*Data to use*
--- START ---

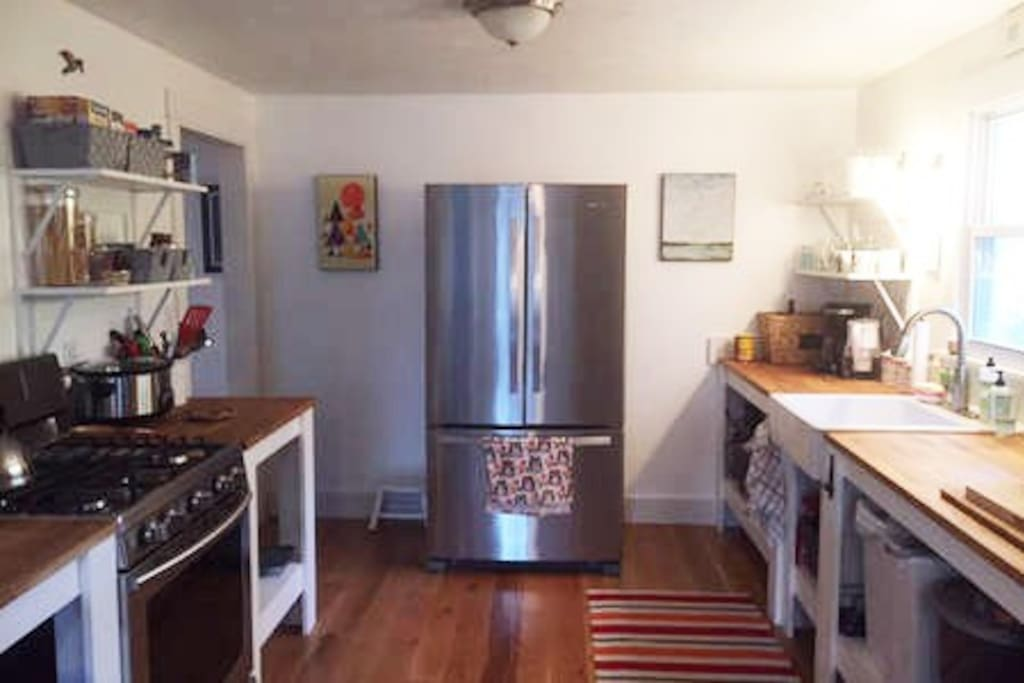 Kitchen w/plenty of counter space, full size fridge, gas stove, microwave, toaster.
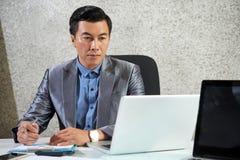 Hombre de negocios maduro asiático que trabaja en el ordenador portátil en la oficina fotos de archivo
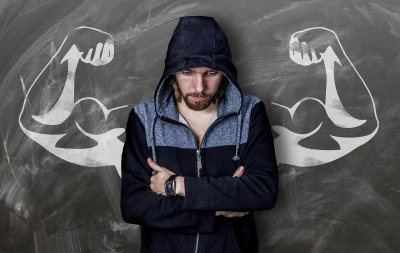 An image of a skinny white male in a hoodie standing in front of a chalkboard which has muscular arms drawn on it to represent muscle dysmorphia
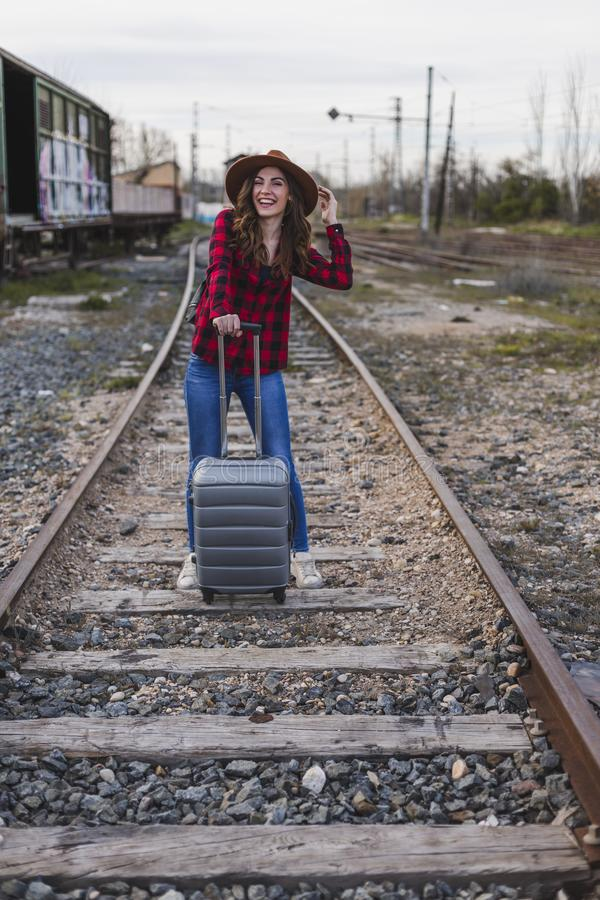 Young beautiful woman wearing casual clothes, walking by the railway with suitcase and a bag. She is smiling. Outdoors lifestyle. Travel concept royalty free stock images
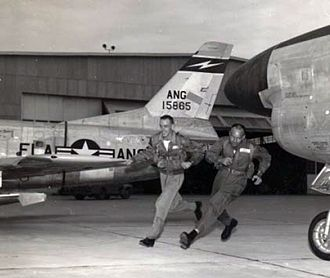 159th Fighter Squadron - U.S. Air Force pilots 1st Lt Wally Green and Capt Dick Locker of the 159th Fighter Interceptor Squadron, 125th Fighter Interceptor Wing, Florida Air National Guard, race to their North American F-86D-25-NA Sabre fighters during an alert scramble at Jacksonville, Florida (USA), in the late 1950s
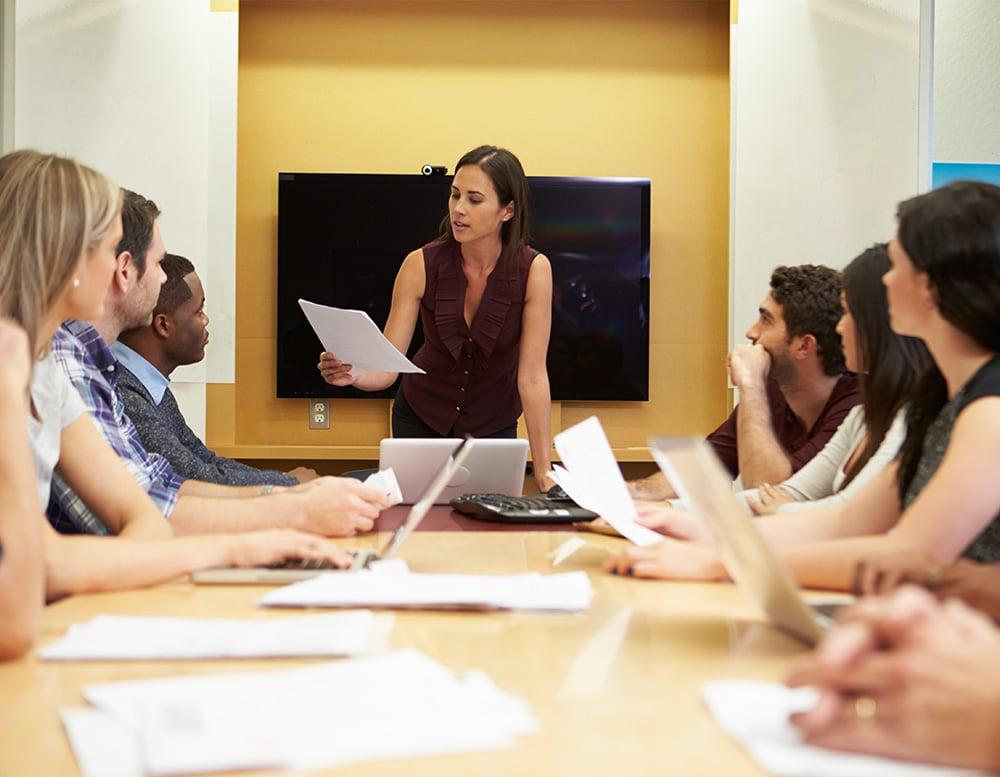 Female Boss Addressing Meeting Around Boardroom Table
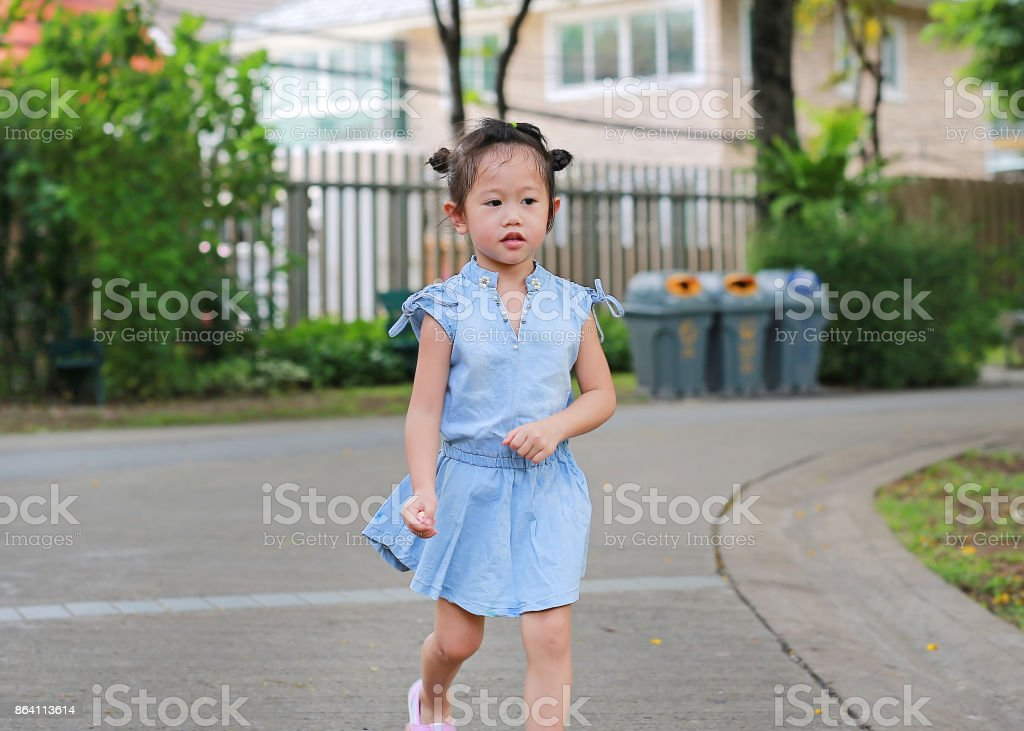 Child girl walking in the park. royalty-free stock photo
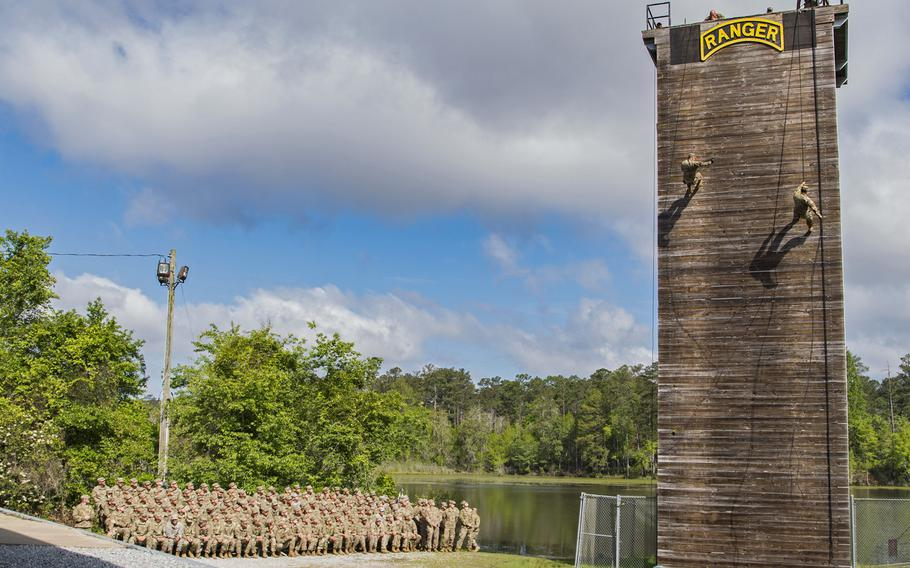 Soldiers from Ranger Class 05-18 look on as a rappelling demonstration takes place April 27, 2018, prior to the graduation ceremony for U.S. Army Ranger School at Fort Benning, Ga.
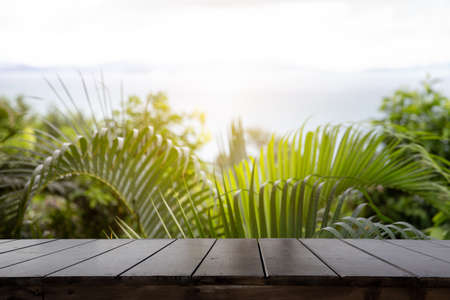 Wood table top (Bar) with blur on green palm leaves or tree in tropical forest with sky and sea at background - Using for Mock up template for display of your design.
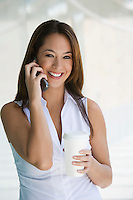 Woman using cell phone holding takeout coffee, portrait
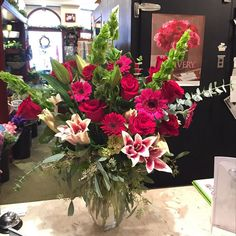 It's been a week of romance. How stunning is this arrangement that went out. #florist #flowers #flowershop #princetagram #nj #princeton #redroses #rose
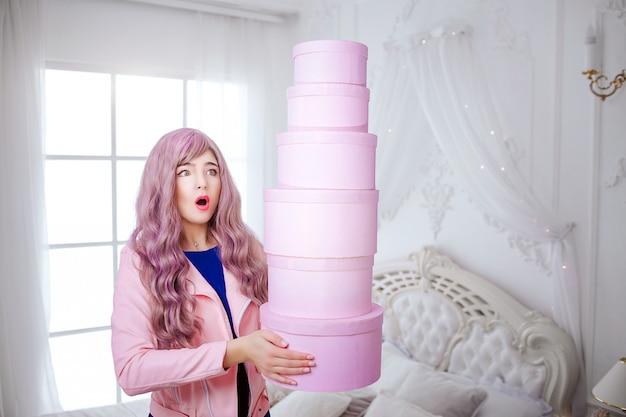 おしゃれなフリーク。長い薄紫色の髪を持つ魅力的な感情的な美しい女性は白い寝室に立っている間ピンクの箱を持っています。美しさとファッションのコンセプトです。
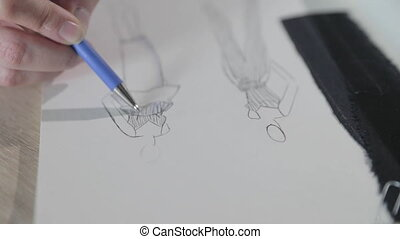 Slow motion video of the girl draws the sketch of future model of clothes in the notebook, tools for sewing, sewing agency, a bunch of flowers, paper craft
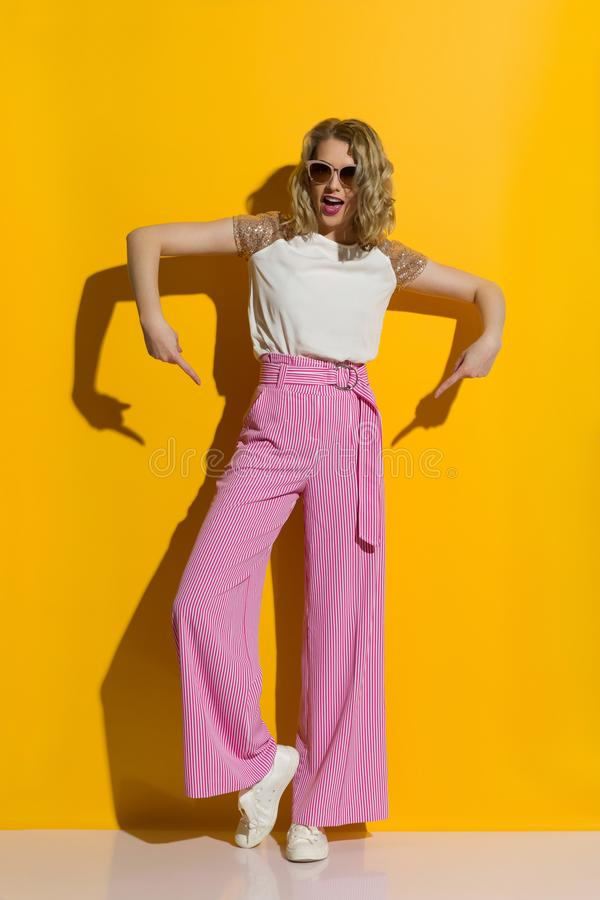 Woman Is Pointing At Her Striped Wide Legs Trousers And Talking. Young woman in sunglasses is pointing at her striped wide legs trousers snd talking. Full length royalty free stock photography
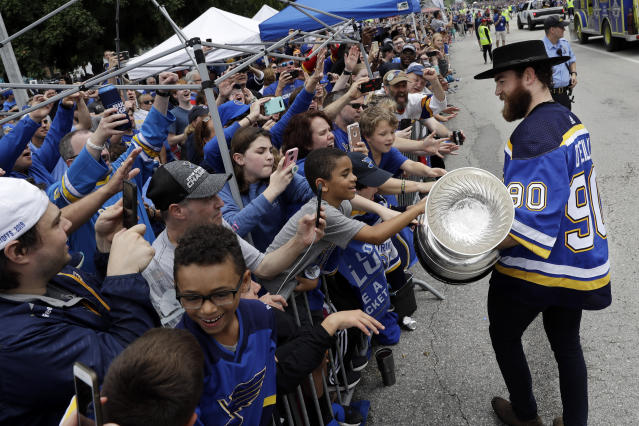 St. Louis Blues center Ryan O'Reilly carries the Stanley Cup during the Blues' NHL hockey Stanley Cup victory celebration in St. Louis on Saturday, June 15, 2019. (AP Photo/Darron Cummings)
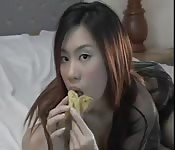 Asian girls eating bananas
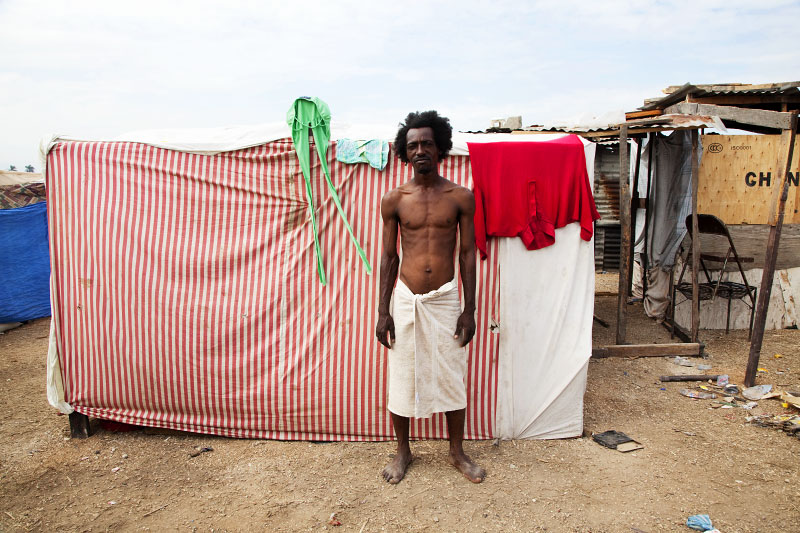 At Pone Rouge refugee camp, Apollon Ralpho, 30 year old Haitian quake survivor, stays in front of his shelter where he and 6 other family members live together. He lost his uncle due to the January 12th quake.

--- END ---

*Task details*
Pictures stay out of the copy; please restate every record above exactly.

*Result for this exercise*
 Kitchen w/plenty of counter space, full size fridge, gas stove, microwave, toaster.
 Hombre de negocios maduro asiático que trabaja en el ordenador portátil en la oficina fotos de archivo
 An image of a skinny white male in a hoodie standing in front of a chalkboard which has muscular arms drawn on it to represent muscle dysmorphia
 Young beautiful woman wearing casual clothes, walking by the railway with suitcase and a bag. She is smiling. Outdoors lifestyle. Travel concept royalty free stock images
 159th Fighter Squadron - U.S. Air Force pilots 1st Lt Wally Green and Capt Dick Locker of the 159th Fighter Interceptor Squadron, 125th Fighter Interceptor Wing, Florida Air National Guard, race to their North American F-86D-25-NA Sabre fighters during an alert scramble at Jacksonville, Florida (USA), in the late 1950s
 Female Boss Addressing Meeting Around Boardroom Table
 Child girl walking in the park. royalty-free stock photo
 Soldiers from Ranger Class 05-18 look on as a rappelling demonstration takes place April 27, 2018, prior to the graduation ceremony for U.S. Army Ranger School at Fort Benning, Ga.
 Wood table top (Bar) with blur on green palm leaves or tree in tropical forest with sky and sea at background - Using for Mock up template for display of your design.
 Woman using cell phone holding takeout coffee, portrait
 It's been a week of romance. How stunning is this arrangement that went out. #florist #flowers #flowershop #princetagram #nj #princeton #redroses #rose
 おしゃれなフリーク。長い薄紫色の髪を持つ魅力的な感情的な美しい女性は白い寝室に立っている間ピンクの箱を持っています。美しさとファッションのコンセプトです。
 Slow motion video of the girl draws the sketch of future model of clothes in the notebook, tools for sewing, sewing agency, a bunch of flowers, paper craft
 Woman Is Pointing At Her Striped Wide Legs Trousers And Talking. Young woman in sunglasses is pointing at her striped wide legs trousers snd talking. Full length royalty free stock photography
 St. Louis Blues center Ryan O'Reilly carries the Stanley Cup during the Blues' NHL hockey Stanley Cup victory celebration in St. Louis on Saturday, June 15, 2019. (AP Photo/Darron Cummings)
 Asian girls eating bananas
 At Pone Rouge refugee camp, Apollon Ralpho, 30 year old Haitian quake survivor, stays in front of his shelter where he and 6 other family members live together. He lost his uncle due to the January 12th quake.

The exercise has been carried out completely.